In the description of the present embodiment, for convenience, the sealing plate 16 is the upper surface of the battery 10, and the bottom surface of the outer can 12 facing the sealing plate 16 is the lower surface of the battery 10. Further, the battery 10 has four side surfaces connecting the upper surface and the lower surface. Two of the four sides are a pair of long sides connected to two opposing long sides of the sealing plate 16. Each long side surface is the surface having the largest area among the surfaces of the battery 10, that is, the main surface. The remaining two sides, excluding the two long sides, are a pair of short sides connected to the short side of the sealing plate 16.

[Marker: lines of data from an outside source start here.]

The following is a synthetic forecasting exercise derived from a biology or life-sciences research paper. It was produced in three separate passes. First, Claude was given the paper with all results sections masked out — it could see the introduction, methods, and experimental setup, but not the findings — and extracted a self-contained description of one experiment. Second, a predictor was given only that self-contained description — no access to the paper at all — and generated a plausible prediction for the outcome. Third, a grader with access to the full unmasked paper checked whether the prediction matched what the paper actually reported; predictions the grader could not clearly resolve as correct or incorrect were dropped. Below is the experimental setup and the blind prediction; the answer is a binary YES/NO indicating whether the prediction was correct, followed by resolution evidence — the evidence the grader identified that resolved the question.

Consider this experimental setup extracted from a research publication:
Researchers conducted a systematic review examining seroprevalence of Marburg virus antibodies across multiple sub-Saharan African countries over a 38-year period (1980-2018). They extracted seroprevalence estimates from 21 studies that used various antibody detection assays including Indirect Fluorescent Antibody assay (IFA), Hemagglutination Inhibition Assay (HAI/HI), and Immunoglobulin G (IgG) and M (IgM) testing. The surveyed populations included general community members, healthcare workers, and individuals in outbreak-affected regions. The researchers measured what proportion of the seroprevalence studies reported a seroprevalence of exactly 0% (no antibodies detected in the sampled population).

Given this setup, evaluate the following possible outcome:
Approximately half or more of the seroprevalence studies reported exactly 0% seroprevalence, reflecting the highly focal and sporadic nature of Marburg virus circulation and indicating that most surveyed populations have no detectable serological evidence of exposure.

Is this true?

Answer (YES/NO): NO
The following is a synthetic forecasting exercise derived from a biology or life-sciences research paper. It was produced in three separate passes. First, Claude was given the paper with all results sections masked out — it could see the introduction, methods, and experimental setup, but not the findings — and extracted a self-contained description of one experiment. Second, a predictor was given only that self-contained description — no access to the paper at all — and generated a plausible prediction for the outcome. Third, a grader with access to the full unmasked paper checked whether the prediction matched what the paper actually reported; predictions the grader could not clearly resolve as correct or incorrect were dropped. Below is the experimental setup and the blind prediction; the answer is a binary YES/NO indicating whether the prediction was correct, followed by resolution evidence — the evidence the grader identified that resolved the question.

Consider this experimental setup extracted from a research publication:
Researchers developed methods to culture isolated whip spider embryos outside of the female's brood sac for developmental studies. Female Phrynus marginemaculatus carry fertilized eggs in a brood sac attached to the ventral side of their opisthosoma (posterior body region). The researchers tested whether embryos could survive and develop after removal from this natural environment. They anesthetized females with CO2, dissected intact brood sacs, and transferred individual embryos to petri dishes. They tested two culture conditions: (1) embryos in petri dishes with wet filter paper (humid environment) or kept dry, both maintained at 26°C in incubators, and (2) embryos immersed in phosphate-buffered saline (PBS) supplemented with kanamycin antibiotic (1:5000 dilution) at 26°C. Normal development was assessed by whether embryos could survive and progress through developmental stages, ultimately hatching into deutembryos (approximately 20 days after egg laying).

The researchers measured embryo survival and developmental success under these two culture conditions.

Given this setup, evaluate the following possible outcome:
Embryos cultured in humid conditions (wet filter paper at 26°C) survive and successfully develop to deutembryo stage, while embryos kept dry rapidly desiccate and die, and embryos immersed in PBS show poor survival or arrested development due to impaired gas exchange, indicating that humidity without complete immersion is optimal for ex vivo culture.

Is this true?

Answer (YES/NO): NO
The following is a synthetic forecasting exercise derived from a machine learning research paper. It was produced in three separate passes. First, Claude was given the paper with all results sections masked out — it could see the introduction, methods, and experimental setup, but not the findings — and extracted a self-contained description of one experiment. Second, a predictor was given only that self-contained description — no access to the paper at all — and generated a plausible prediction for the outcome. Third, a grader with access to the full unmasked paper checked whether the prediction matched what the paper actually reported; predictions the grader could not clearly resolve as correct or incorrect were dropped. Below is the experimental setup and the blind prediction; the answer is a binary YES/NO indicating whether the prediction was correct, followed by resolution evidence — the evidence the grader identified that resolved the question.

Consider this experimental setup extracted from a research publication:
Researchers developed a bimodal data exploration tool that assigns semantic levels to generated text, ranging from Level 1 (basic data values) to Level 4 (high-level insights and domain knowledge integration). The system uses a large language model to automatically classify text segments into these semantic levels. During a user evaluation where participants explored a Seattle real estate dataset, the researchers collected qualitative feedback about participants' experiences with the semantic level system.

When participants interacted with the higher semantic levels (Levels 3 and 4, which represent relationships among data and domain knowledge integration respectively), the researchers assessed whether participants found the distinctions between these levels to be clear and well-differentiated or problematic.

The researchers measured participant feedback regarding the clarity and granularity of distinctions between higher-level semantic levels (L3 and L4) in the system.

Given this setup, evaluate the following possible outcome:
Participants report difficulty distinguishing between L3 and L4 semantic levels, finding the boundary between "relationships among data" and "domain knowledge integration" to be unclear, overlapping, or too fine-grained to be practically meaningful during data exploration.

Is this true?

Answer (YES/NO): NO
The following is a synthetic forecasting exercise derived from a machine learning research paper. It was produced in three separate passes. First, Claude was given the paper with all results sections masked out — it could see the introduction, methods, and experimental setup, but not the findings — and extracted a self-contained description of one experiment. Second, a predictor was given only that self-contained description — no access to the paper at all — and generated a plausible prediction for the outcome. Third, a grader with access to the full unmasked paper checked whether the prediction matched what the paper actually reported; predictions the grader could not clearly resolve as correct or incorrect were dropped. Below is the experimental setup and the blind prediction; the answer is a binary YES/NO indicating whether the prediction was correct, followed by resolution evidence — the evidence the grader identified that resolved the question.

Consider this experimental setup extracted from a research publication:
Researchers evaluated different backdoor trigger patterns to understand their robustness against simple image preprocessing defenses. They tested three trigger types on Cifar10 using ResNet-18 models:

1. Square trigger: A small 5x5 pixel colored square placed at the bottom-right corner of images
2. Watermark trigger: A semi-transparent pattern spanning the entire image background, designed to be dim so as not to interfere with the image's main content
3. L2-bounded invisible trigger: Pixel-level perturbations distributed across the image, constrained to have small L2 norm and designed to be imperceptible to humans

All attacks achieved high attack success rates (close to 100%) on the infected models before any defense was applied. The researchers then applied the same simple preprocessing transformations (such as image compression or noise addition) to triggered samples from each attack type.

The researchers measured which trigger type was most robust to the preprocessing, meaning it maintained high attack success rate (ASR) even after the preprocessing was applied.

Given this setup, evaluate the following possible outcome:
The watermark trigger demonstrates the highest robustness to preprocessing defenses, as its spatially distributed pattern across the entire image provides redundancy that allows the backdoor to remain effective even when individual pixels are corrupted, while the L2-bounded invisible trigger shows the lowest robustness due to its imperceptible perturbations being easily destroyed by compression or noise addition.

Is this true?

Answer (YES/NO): NO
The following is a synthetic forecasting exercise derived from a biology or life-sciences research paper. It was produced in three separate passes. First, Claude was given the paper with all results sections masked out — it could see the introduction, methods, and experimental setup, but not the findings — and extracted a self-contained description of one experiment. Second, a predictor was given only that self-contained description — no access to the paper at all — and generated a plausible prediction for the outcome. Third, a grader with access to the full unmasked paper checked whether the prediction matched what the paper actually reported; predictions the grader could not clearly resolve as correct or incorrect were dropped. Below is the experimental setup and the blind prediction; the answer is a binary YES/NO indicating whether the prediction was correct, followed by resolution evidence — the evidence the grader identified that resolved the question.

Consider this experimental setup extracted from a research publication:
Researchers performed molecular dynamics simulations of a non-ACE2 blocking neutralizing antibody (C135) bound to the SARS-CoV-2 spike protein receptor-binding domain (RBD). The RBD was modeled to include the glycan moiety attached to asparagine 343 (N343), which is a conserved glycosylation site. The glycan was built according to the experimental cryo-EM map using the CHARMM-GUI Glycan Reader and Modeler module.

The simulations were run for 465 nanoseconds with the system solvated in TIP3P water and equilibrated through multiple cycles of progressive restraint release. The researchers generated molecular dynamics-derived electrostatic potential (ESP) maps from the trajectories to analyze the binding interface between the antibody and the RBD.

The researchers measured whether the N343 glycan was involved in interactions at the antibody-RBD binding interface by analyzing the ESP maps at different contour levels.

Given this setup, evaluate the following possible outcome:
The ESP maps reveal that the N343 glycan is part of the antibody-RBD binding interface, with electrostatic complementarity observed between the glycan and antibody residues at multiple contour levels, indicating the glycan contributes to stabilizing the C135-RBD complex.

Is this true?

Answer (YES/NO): NO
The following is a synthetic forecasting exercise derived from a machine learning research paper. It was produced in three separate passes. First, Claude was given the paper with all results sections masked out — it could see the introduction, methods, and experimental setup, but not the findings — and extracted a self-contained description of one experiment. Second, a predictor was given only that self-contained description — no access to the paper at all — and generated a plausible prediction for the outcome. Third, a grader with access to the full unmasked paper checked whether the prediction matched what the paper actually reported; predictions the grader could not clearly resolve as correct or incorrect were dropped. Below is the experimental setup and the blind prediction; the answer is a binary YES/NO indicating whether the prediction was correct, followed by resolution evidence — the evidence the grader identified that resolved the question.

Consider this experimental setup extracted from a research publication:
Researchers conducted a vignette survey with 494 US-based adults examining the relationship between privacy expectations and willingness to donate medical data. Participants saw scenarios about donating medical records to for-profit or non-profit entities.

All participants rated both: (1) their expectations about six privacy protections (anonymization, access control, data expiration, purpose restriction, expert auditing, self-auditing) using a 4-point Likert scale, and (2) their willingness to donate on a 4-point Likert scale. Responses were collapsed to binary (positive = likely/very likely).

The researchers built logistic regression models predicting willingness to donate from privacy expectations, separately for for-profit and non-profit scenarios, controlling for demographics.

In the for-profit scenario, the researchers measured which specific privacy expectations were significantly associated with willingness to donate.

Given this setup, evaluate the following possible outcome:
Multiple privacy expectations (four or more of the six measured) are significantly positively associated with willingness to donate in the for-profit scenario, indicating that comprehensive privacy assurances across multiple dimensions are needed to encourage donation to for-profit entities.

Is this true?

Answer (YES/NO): NO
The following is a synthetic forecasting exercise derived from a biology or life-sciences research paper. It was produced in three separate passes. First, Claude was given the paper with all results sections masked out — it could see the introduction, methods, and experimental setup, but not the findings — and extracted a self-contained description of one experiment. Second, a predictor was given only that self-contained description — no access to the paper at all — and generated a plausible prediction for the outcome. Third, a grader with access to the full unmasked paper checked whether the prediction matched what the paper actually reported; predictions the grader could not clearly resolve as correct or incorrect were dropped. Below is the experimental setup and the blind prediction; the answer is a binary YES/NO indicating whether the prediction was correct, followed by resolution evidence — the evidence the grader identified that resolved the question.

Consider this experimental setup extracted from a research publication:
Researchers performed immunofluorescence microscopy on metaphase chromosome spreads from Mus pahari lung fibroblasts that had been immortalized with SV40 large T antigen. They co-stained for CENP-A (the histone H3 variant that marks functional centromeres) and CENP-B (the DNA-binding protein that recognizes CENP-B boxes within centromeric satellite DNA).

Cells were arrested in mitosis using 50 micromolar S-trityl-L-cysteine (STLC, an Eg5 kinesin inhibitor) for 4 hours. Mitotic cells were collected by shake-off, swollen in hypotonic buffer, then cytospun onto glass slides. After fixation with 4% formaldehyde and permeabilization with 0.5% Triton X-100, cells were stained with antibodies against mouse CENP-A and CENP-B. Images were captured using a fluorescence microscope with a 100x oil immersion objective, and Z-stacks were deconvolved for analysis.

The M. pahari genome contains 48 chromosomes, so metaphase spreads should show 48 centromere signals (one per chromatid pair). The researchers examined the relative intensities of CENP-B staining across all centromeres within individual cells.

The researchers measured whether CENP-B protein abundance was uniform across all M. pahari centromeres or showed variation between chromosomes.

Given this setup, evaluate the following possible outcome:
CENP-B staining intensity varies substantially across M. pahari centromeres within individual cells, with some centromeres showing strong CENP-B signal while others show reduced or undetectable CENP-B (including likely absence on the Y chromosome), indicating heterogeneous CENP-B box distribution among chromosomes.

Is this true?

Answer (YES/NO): NO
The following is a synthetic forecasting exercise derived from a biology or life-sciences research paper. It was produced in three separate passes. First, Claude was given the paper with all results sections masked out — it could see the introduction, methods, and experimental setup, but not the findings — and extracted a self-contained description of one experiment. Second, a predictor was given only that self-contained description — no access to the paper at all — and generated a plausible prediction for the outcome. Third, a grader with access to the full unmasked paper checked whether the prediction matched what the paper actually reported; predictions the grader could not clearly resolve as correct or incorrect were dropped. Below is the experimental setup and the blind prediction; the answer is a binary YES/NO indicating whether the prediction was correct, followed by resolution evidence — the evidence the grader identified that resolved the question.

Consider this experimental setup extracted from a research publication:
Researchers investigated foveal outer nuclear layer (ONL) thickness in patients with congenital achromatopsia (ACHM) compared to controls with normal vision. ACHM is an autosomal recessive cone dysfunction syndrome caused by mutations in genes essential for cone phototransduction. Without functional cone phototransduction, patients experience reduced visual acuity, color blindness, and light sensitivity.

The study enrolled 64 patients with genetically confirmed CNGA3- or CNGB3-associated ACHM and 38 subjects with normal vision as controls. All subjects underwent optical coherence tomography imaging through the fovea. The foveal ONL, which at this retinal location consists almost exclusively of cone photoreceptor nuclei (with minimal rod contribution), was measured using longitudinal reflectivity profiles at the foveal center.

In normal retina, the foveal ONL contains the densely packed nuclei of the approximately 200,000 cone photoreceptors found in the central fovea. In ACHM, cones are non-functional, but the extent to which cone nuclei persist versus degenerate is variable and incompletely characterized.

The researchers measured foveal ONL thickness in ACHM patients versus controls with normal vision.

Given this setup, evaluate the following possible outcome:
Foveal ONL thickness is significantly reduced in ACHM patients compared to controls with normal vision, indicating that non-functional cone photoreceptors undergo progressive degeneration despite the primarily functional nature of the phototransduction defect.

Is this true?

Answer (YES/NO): YES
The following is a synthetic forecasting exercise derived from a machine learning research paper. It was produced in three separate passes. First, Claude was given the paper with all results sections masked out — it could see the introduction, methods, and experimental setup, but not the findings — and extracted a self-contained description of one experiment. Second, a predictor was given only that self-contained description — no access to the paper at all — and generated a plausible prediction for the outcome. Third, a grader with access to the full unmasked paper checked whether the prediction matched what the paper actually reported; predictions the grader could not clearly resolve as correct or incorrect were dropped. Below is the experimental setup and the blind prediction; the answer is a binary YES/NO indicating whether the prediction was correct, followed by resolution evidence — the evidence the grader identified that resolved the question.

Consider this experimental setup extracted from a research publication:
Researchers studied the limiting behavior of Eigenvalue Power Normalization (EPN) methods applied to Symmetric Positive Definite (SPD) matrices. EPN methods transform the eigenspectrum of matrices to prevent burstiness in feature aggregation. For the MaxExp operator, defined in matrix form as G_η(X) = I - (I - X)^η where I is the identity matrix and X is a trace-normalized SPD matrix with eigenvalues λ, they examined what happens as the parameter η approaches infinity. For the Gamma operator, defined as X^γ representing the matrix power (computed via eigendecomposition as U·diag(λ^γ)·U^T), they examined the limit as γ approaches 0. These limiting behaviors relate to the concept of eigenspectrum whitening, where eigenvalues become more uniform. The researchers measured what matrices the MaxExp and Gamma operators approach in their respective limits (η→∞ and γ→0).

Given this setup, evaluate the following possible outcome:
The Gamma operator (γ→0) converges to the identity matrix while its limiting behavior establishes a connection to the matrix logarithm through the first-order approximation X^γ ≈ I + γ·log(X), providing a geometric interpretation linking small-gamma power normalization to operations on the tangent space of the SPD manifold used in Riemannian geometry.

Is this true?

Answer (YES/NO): NO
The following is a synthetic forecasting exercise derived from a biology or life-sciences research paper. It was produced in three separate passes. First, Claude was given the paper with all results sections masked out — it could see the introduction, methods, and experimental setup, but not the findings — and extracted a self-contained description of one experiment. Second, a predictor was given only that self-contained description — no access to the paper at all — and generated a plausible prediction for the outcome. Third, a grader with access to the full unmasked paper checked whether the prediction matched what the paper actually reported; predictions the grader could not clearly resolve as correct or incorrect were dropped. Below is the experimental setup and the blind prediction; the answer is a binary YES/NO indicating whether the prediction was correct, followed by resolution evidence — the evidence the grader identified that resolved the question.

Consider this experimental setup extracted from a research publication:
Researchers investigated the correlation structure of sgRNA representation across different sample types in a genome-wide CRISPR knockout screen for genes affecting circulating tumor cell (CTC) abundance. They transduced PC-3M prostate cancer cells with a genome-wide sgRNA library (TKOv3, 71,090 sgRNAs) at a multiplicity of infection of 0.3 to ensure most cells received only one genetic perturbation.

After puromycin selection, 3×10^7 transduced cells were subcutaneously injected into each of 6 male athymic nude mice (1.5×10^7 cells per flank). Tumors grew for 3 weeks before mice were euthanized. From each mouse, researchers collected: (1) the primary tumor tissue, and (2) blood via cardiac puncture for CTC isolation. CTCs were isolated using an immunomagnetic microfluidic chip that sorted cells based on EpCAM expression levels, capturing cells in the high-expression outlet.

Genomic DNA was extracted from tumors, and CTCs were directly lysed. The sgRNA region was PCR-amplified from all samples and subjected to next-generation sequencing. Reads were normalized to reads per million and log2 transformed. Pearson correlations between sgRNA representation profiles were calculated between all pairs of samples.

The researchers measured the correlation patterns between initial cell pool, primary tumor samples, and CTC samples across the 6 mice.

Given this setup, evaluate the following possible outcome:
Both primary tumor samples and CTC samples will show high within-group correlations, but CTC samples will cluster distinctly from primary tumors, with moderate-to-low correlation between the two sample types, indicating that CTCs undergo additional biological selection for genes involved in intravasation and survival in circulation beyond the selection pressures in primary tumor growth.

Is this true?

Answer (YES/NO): YES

Further, for convenience, in the battery laminate 2, the surface on the upper surface side of the battery 10 is the upper surface of the battery laminate 2, the surface on the lower surface side of the battery 10 is the lower surface of the battery laminate 2, and the short side surfaces of each battery 10 are assembled. The surface is the long side surface of the battery laminate 2, and the surface on the long side surface side of the battery 10 is the short side surface of the battery laminate 2. The long side surface of the battery laminate 2 extends in the first direction X and the third direction Z, and the short side surface of the battery laminate 2 extends in the second direction Y and the third direction Z. These directions and positions are defined for convenience. Therefore, for example, the portion defined as the upper surface in the present disclosure does not mean that the portion defined as the lower surface is always located above the portion defined as the lower surface.

The plurality of batteries 10 are arranged at predetermined intervals so that the main surfaces of adjacent batteries 10 face each other. In this embodiment, the batteries 10 are arranged in the horizontal direction. In the following, the direction in which the batteries 10 are arranged is defined as the first direction X, the horizontal direction intersecting the first direction X is defined as the second direction Y, and the vertical direction intersecting the first direction X and the second direction Y is the third direction. Let it be Z. In this embodiment, the first direction X, the second direction Y, and the third direction Z are orthogonal to each other.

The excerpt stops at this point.